If you want to test for significance of clustering in the rows using "complete" linkage and Pearson correlation as in the code you've posted, we just need to specify metric = "cor" and linkage = "complete" to the shc function. (The other parameters, null_alg= and ci= have to be set to non-default values because correlation-based clustering violates some assumptions of the default algorithm.)

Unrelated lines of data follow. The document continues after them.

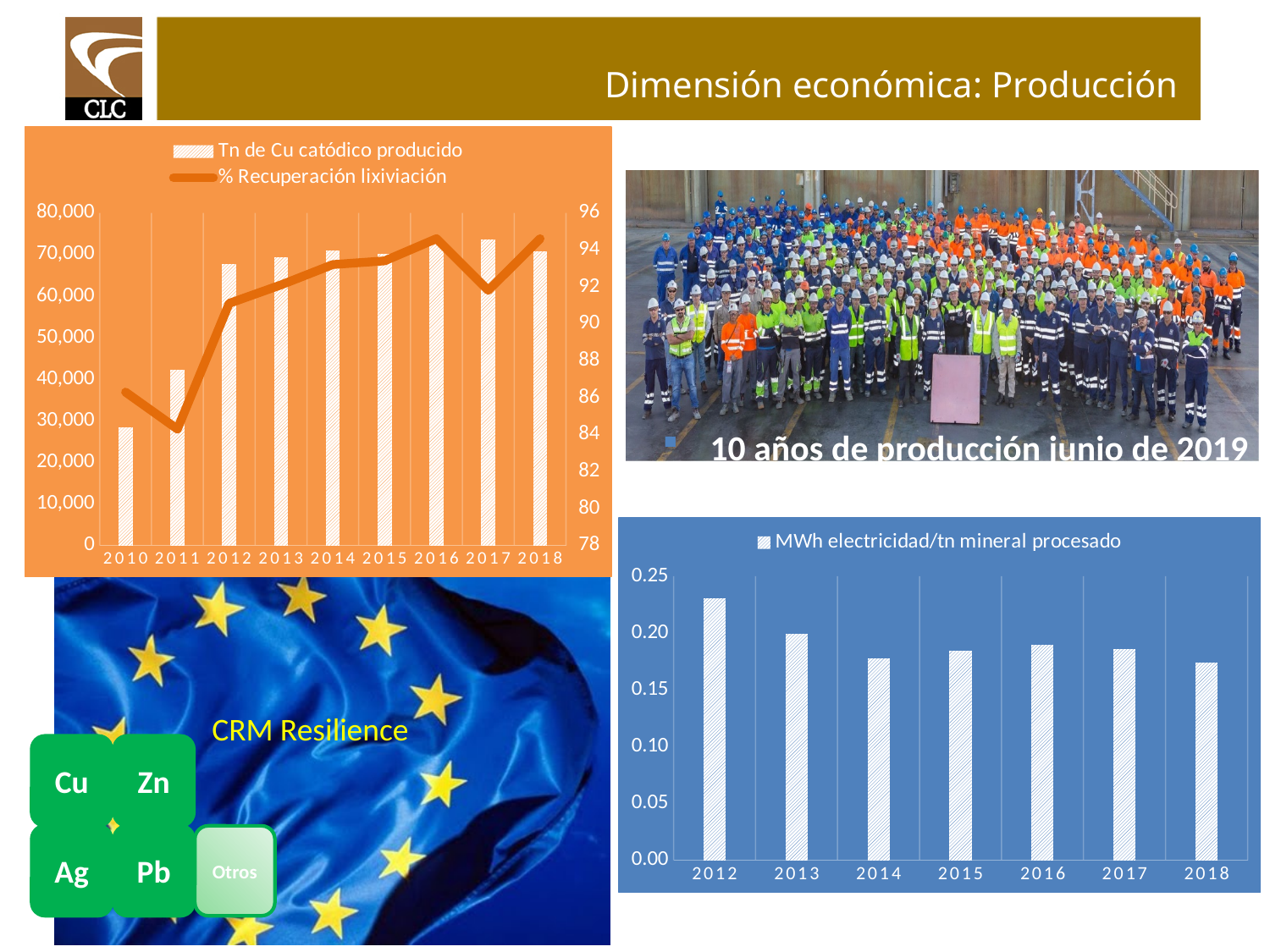
In the bottom-right chart (MWh electricidad/tn mineral procesado), which year has the highest value? 2012 In the top-left chart, how many series does the legend list? 2 In the bottom-right chart (MWh electricidad/tn mineral procesado), how many years are shown on the x axis? 7 In the top-left chart, which year has the lowest bar for Tn de Cu catódico producido? 2010 In the top-left chart, how many years are shown on the x axis? 9 In the bottom-right chart (MWh electricidad/tn mineral procesado), is the value for 2018 greater or less than 0.20? less In the top-left chart, is the % Recuperación lixiviación value for 2016 greater or less than 92? greater In the top-left chart, in which year is the % Recuperación lixiviación line at its lowest point? 2011 What kind of chart is the bottom-right chart titled MWh electricidad/tn mineral procesado? bar chart In the top-left chart, is the Tn de Cu catódico producido value for 2012 greater or less than 60,000? greater In the top-left chart, which is larger, the Tn de Cu catódico producido bar for 2010 or for 2012? 2012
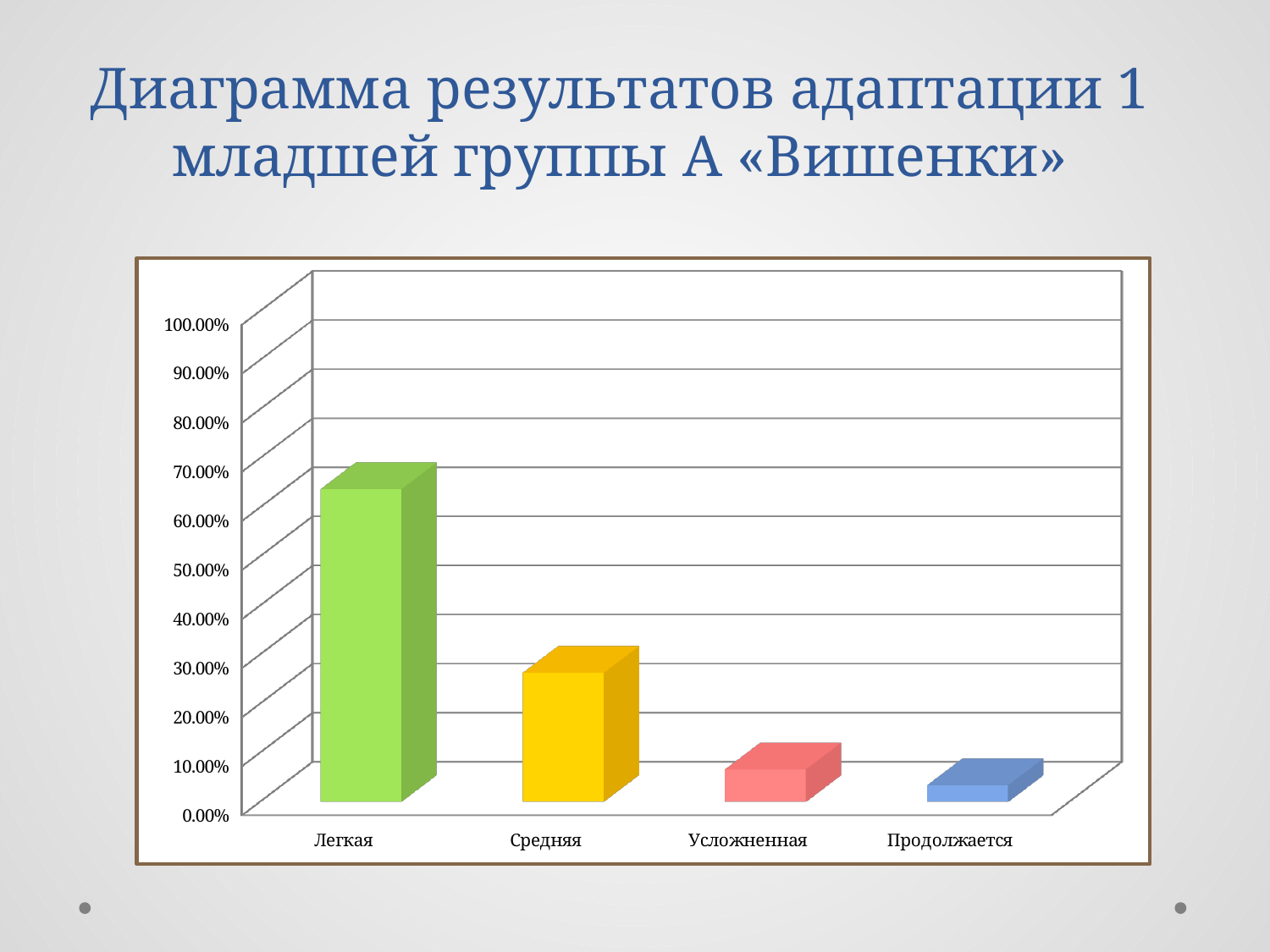
How many categories are shown on the x axis of the chart? 4 Is the value for Легкая greater or less than 50.00%? greater Do the values rise or fall moving from left to right along the x axis? fall Is the value for Усложненная greater or less than 10.00%? less Which is larger, the value for Легкая or the value for Средняя? Легкая Which category has the lowest value in the chart? Продолжается What colour is the bar for Легкая? green Is the value for Средняя greater or less than 40.00%? less Which is larger, the value for Средняя or the value for Усложненная? Средняя Which category has the highest value in the chart? Легкая What kind of chart is shown on the slide? bar chart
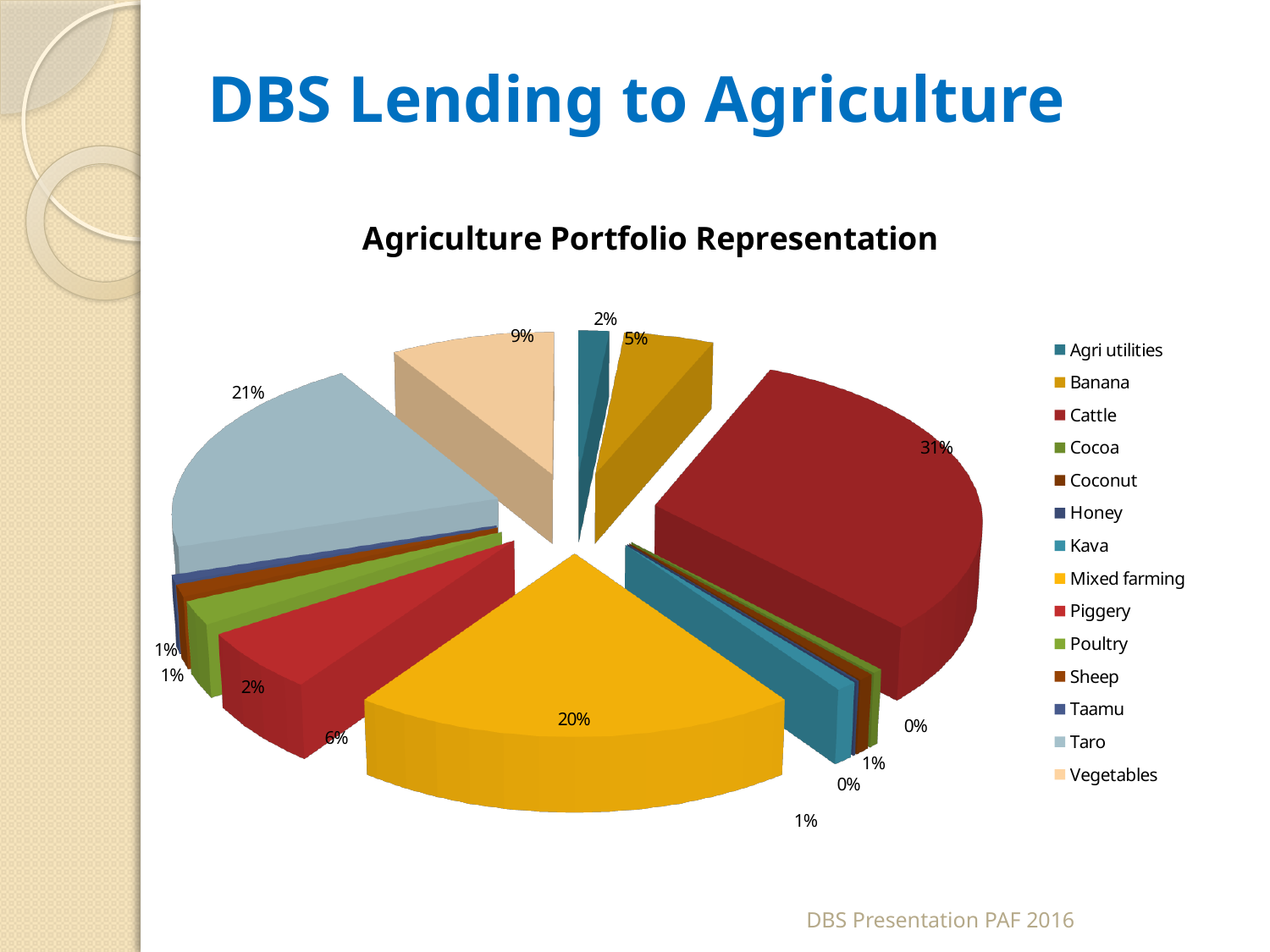
Which has the larger share, Taro or Mixed farming? Taro What share of the agriculture portfolio is Piggery? 6% What kind of chart is shown on the slide? Pie chart What share of the agriculture portfolio is Banana? 5% What share of the agriculture portfolio is Mixed farming? 20% Which category has the largest share of the agriculture portfolio? Cattle How many categories does the chart's legend list? 14 What is the title of the chart? Agriculture Portfolio Representation What share of the agriculture portfolio is Taro? 21% What share of the agriculture portfolio is Cattle? 31% What share of the agriculture portfolio is Vegetables? 9% By how many percentage points does Cattle's share exceed Taro's share? 10 percentage points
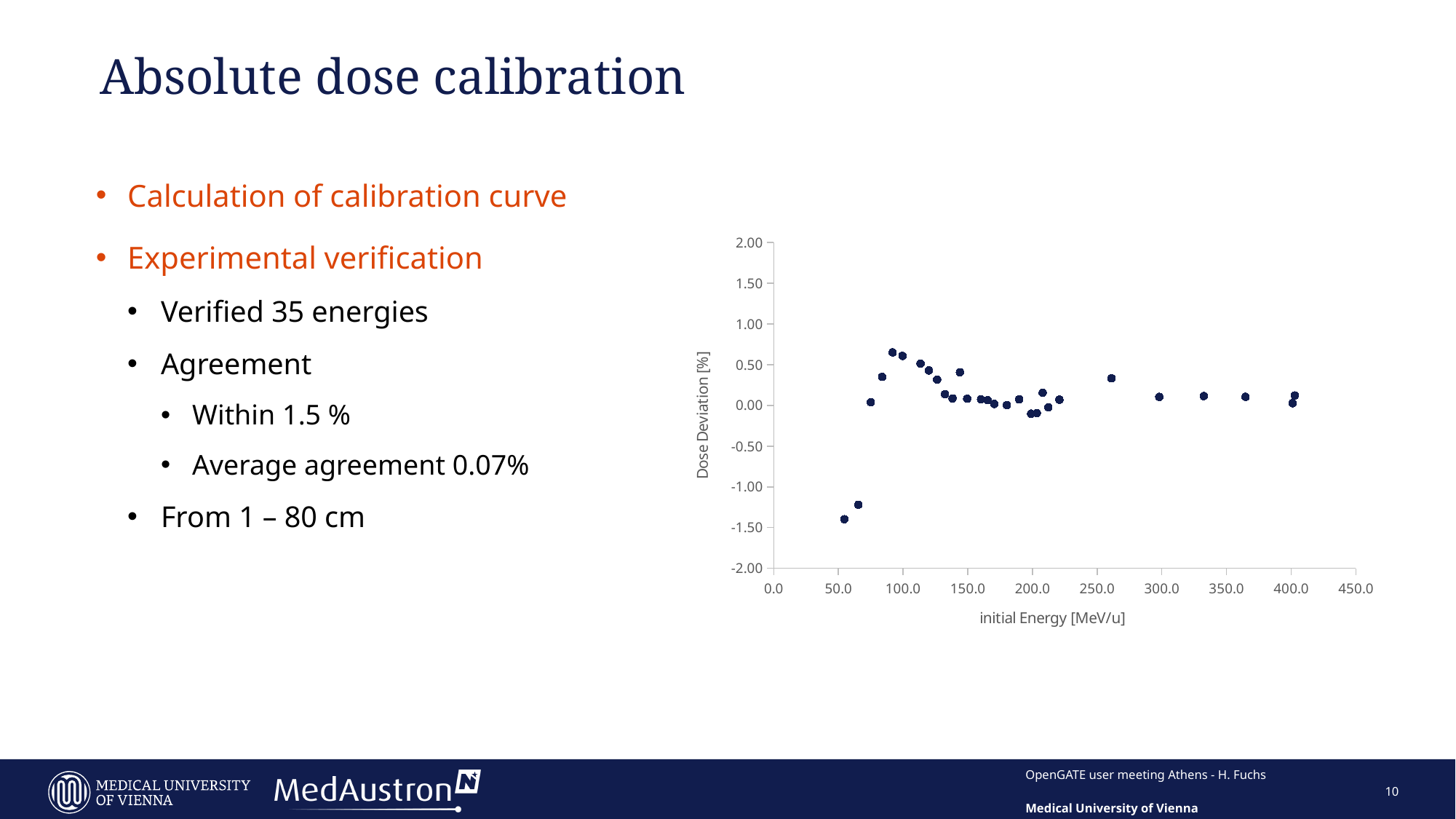
What kind of chart is shown on the slide? scatter chart Is the lowest dose deviation value on the chart greater or less than -1.00? less Is the dose deviation for the point near 55 MeV/u greater or less than -1.50? greater Do the dose deviation values rise or fall as initial energy increases from about 100 to 150 MeV/u? fall Is the dose deviation for the point near 300 MeV/u greater or less than 0.50? less Is the lowest dose deviation found at an initial energy below or above 100 MeV/u? below What is the title of the y axis of the chart? Dose Deviation [%] What is the title of the x axis of the chart? initial Energy [MeV/u] Which has the larger dose deviation: the point near 55 MeV/u or the point near 260 MeV/u? the point near 260 MeV/u Is the highest dose deviation found at an initial energy below or above 100 MeV/u? below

shc(adj_contrast(sig.heat.symp.ctrl, 0.5),  
    metric="cor", linkage="complete", 
    null_alg = "2means", ci = "2CI")

Similarly, to test for significance of clustering in the columns, we can run:

shc(t(adj_contrast(sig.heat.symp.ctrl, 0.5)),  
    metric="cor", linkage="complete", 
    null_alg = "2means", ci = "2CI")

(We simply need to transpose the data matrix with t() because shc tests for significance in the rows of the input matrix.)

Hope this is helpful. Let me know if you have any more questions.

mebbert commented 6 years ago

@pkimes, thank you. Looks like I had a mistake in my pheatmap parameters. I was using dist instead of as.dist for the correlation metric, so I was re-calculating distances based on the correlations rather than simply converting them to a dist object.. That's why I couldn't reproduce the same cluster in shc.

Thanks for your help. Sorry for the confusion.